**Task details:** From the forum thread about read.csv and leading zeros, copy word for word the passage starting with "All quotes from" and going on through "lines of input...".

**Document passage:**
7

I realize that reading a .csv file removes the leading zeros, but for some of my files, it maintains the leading zeros without my having to explicitly set colClasses in read.csv. On the other hand, what's confusing me is in other cases, it DOES remove the leading zeros. So my question is: in which cases does read.csv remove the leading zeros?

user3755880
  • 335
  • 4
  • 13

2 Answers2

9

The read.csv, read.table, and related functions read everything in as character strings, then depending on arguments to the function (specifically colClasses, but also others) and options the function will then try to "simplify" the columns. If enough of the column looks numeric and you have not told the function otherwise, then it will convert it to a numeric column, this will drop any leading 0's (and trailing 0's after the decimal). If there is something in the column that does not look like a number then it will not convert to numeric and either keep it as character or convert to a factor, this keeps the leading 0's. The function does not always look at the entire column to make the decision, so what may be obvious to you as not being numeric may still be converted.

The safest approach (and quickest) is to specify colClasses so that R does not need to guess (and you do not need to guess what R is going to guess).

Greg Snow
  • 45,559
  • 4
  • 73
  • 98
3

Basically a supplement to @GregSnow's answer, from the manual.

All quotes from ?read.csv:

Unless colClasses is specified, all columns are read as character columns and then converted using type.convert to logical, integer, numeric, complex or (depending on as.is) factor as appropriate. Quotes are (by default) interpreted in all fields, so a column of values like "42" will result in an integer column.

Also:

The number of data columns is determined by looking at the first five lines of input...

Suggests read.csv looks at the first 5 lines and guesses whether the column is numeric/integer from there, otherwise keeps it as character (and thus keeps the leading 0).

**Data provided:**
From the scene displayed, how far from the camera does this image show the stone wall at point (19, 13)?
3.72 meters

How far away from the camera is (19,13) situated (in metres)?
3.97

**Response to the task:**
All quotes from ?read.csv:

Unless colClasses is specified, all columns are read as character columns and then converted using type.convert to logical, integer, numeric, complex or (depending on as.is) factor as appropriate. Quotes are (by default) interpreted in all fields, so a column of values like "42" will result in an integer column.

Also:

The number of data columns is determined by looking at the first five lines of input...